Recall elections seeking to remove three of the five members of the Pocatello-Chubbuck School District No. 25 board of trustees in Idaho have been scheduled for March 9, 2021. The recall ballots will ask voters if they are in favor of recalling Zone 1 Representative Jackie Cranor, Zone 2 Representative Janie Gebhardt, and Zone 5 Representative Dave Mattson.
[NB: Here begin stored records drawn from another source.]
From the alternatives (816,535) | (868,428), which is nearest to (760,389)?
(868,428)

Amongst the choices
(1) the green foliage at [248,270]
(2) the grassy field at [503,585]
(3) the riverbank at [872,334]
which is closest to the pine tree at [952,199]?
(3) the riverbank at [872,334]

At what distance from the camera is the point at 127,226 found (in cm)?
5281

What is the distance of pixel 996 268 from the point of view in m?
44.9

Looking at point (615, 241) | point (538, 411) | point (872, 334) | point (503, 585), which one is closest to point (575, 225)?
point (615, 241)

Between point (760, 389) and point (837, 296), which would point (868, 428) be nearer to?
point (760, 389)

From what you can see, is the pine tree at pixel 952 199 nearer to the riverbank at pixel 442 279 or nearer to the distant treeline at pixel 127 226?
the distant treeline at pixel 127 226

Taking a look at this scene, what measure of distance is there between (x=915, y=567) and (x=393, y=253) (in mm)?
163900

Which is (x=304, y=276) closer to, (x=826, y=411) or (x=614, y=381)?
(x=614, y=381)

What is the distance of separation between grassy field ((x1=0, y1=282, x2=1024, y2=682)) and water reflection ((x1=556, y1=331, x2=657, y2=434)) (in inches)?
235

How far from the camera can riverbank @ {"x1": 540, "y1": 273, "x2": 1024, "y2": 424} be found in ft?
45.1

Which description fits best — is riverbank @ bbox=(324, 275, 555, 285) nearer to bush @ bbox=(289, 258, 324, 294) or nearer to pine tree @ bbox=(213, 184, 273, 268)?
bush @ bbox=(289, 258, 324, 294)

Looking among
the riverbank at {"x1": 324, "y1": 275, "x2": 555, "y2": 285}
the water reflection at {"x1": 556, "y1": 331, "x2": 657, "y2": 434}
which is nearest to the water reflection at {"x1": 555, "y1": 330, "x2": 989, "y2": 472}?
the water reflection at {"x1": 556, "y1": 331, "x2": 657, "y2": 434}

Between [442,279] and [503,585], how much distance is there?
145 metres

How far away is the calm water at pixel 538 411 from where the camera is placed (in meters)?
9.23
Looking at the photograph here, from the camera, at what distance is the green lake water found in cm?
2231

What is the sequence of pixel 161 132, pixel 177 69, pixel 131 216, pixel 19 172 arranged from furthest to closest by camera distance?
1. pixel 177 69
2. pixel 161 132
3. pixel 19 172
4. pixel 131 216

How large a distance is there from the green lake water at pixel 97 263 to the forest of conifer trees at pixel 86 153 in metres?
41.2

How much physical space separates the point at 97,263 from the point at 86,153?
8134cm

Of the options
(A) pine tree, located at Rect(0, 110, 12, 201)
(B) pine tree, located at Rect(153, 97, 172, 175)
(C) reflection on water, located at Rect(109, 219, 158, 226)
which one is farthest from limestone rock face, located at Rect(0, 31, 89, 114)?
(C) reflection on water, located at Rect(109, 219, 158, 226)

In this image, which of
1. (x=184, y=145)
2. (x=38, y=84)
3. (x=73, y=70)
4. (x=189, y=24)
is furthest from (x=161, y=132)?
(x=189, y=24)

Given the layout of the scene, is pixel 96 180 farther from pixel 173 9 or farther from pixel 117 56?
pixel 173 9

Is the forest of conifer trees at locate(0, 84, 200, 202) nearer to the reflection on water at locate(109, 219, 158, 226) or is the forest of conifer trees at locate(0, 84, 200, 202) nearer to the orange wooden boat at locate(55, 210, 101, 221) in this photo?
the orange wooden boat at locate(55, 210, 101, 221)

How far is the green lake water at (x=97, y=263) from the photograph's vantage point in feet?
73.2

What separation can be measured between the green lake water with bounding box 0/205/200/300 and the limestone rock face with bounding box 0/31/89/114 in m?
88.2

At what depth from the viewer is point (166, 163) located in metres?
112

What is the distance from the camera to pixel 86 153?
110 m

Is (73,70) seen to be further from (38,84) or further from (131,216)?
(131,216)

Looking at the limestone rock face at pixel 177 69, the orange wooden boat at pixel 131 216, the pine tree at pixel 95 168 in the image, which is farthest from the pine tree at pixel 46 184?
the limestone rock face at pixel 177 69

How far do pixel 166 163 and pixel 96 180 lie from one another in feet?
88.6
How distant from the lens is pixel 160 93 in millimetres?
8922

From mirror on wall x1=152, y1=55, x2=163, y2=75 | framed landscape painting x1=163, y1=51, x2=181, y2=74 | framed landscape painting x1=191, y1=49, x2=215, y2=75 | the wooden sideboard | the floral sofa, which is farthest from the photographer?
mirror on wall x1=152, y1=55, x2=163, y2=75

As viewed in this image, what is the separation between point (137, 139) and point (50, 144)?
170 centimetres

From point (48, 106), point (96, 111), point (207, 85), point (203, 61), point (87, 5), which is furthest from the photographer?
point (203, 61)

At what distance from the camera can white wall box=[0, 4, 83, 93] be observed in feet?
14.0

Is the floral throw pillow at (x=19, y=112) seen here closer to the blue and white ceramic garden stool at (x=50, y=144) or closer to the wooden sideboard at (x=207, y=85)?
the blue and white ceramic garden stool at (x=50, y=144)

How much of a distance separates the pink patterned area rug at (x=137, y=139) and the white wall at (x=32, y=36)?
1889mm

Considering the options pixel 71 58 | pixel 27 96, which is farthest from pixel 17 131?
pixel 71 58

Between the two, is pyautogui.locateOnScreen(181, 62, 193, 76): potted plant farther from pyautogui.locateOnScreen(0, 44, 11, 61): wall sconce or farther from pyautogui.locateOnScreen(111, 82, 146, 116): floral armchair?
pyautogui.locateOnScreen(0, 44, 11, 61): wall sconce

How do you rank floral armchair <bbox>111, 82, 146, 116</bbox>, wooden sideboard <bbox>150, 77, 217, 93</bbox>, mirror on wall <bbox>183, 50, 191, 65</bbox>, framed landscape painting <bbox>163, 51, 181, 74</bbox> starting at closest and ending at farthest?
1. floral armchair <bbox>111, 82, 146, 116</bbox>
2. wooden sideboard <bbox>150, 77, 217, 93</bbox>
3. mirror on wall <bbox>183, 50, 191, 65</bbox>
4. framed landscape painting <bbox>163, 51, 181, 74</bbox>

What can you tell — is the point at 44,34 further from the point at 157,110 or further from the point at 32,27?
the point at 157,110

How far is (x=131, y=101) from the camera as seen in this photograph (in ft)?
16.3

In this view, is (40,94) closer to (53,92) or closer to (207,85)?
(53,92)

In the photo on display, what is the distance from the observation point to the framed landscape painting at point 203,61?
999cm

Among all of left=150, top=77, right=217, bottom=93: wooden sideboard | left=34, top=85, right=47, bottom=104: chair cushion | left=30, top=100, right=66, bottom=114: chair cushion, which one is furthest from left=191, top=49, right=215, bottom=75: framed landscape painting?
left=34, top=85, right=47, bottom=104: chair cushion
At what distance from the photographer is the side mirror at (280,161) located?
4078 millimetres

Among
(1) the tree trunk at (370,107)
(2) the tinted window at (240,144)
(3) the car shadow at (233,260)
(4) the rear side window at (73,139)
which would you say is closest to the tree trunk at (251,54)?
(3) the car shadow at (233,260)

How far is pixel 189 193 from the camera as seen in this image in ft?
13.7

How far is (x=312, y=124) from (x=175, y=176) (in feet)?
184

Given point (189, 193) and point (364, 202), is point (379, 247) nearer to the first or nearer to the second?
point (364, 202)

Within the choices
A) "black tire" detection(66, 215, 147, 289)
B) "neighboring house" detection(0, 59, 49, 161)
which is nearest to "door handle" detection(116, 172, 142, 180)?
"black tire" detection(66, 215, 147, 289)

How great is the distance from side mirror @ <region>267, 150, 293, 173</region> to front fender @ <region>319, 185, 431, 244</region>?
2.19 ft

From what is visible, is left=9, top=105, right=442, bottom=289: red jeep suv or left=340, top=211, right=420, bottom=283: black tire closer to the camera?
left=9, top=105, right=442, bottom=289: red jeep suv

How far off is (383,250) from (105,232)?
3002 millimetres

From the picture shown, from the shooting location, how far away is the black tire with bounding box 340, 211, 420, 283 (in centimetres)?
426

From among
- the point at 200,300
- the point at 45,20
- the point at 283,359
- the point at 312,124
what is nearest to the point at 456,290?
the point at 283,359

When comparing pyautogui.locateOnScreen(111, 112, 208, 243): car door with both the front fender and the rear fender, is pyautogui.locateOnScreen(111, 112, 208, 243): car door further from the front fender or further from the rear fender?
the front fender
The recall effort began on Sept. 18, 2020, when recall supporters filed paperwork with the Bannock County Elections Office after the board unanimously voted to continue using a hybrid teaching model (two days in-person and three days online) for middle school and high school students for the remainder of the first trimester of the 2020-2021 school year. The district started the hybrid model due to the COVID-19 pandemic and continued using it into the second trimester.

Recall supporters said the board was not fully representing the electorate on the issue of hybrid learning and other issues. The school district released a statement saying that the board weighs a number of factors when making decisions and that majority opinion does not always rule.
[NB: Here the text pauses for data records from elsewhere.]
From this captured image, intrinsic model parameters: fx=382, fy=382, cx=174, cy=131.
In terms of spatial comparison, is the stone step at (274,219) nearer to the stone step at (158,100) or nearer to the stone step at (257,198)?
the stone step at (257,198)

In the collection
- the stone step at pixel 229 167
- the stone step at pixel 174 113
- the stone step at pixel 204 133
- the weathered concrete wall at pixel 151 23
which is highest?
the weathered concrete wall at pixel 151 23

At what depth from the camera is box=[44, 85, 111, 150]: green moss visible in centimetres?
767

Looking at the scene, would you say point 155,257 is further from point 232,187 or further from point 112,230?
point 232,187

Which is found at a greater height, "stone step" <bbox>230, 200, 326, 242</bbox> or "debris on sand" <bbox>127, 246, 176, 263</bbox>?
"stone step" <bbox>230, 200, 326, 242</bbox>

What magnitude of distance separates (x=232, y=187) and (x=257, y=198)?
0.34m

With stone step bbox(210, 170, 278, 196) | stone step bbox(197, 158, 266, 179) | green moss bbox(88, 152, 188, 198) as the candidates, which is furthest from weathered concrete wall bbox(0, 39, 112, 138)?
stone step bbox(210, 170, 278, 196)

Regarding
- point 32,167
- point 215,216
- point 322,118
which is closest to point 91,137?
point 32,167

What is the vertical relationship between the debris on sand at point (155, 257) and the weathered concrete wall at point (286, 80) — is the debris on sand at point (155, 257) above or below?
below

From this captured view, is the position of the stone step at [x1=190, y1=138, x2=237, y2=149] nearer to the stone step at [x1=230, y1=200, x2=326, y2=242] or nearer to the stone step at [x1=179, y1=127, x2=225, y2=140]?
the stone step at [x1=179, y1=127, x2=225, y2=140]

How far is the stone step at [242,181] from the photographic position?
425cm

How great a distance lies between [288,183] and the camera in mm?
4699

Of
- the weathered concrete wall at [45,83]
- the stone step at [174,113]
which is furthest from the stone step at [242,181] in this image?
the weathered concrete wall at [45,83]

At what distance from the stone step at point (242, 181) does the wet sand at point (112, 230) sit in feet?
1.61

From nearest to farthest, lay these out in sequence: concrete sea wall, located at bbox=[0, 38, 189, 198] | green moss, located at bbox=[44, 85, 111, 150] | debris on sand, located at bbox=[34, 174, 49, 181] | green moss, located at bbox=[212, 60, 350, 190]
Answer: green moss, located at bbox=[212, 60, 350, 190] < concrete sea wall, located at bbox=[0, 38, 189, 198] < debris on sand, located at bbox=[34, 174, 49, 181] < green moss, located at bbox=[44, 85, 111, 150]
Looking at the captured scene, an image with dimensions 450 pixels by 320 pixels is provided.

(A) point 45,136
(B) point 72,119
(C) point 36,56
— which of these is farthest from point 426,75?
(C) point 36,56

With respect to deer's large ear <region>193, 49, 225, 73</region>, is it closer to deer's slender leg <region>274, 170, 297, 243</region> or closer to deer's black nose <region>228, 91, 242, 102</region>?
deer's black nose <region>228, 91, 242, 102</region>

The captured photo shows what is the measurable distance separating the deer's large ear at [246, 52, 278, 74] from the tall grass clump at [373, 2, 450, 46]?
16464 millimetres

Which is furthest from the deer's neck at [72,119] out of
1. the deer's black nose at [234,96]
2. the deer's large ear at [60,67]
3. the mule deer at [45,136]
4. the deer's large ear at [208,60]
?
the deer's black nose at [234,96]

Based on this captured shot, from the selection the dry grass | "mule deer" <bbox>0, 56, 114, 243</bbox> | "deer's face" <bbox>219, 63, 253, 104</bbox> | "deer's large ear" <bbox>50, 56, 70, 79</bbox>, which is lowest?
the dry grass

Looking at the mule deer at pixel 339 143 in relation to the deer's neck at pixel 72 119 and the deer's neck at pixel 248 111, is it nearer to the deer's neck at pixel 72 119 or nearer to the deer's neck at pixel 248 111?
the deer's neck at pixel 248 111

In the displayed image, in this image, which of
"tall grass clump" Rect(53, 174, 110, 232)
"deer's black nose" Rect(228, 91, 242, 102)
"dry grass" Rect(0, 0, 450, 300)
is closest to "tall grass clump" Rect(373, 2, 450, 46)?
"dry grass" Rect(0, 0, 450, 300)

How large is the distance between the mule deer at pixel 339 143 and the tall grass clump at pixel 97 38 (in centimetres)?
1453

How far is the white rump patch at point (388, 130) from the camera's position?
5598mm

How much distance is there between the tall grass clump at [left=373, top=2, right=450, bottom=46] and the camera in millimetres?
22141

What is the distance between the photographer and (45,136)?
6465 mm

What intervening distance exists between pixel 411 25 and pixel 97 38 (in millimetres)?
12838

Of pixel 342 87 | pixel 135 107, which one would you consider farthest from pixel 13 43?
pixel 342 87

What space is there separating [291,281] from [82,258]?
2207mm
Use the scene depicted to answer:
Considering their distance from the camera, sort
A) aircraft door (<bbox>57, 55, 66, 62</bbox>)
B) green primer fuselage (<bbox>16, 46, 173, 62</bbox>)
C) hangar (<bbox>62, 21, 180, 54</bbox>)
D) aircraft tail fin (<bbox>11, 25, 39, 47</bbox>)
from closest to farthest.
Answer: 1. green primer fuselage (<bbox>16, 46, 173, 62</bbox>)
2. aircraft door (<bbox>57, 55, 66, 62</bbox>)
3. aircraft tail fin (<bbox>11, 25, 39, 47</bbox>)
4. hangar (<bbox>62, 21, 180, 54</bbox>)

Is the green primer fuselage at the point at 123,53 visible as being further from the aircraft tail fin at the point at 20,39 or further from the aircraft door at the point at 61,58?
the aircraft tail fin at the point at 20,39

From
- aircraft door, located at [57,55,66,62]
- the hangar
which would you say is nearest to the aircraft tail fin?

To get the recall effort against Cranor on the ballot, supporters had to collect 164 signatures from registered voters in Zone 1. To get the recall effort against Gebhardt on the ballot, supporters had to collect 351 signatures from Zone 2, and to recall Mattson, they had to collect 206 signatures from Zone 5. The petition signatures were verified by the Bannock County Elections Office on Dec. 10. Cranor, Gebhardt, and Mattson had until Dec. 17 to step down or face the recall election. None of the board members stepped down. 
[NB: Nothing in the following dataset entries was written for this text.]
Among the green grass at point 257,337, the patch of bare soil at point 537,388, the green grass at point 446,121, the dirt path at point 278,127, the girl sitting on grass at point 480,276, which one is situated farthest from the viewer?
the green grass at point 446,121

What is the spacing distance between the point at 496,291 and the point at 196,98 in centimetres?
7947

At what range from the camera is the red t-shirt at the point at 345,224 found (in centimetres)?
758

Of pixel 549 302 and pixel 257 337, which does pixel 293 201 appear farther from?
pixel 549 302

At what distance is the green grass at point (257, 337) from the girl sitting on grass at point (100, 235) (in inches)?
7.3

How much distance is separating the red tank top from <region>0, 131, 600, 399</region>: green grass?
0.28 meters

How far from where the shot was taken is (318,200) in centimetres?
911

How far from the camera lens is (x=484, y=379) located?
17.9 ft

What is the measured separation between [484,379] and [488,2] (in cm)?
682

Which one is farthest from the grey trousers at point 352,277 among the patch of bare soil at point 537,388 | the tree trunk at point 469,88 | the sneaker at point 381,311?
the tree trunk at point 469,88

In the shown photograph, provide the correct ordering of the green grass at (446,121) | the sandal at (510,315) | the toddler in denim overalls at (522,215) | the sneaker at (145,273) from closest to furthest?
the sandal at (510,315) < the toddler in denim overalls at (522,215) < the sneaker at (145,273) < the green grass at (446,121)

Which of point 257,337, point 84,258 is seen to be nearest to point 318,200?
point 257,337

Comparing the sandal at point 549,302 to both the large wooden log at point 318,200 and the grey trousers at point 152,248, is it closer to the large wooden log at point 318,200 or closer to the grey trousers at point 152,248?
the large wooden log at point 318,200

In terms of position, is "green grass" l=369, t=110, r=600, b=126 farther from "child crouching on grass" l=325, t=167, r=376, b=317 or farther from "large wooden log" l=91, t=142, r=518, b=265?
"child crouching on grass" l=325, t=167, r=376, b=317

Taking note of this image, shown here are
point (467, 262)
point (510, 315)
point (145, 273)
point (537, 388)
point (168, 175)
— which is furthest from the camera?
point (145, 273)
In order for the recall elections to be successful, the total number of votes cast in favor of recall must be equal to or greater than the number of votes that first put the board members in office. The recall against Cranor needs at least 279 votes, the recall against Gebhardt needs at least 417 votes, and the recall against Mattson needs at least 278 votes.

Cranor, Gebhardt, and Mattson were also included in a 2018 recall effort against all five members who served on the board at the time. That effort started after the board voted to end the district’s 20-year-old open enrollment policy that allowed students to choose which high school they attended. The leader of that recall put the effort on hold before the deadline to submit petitions.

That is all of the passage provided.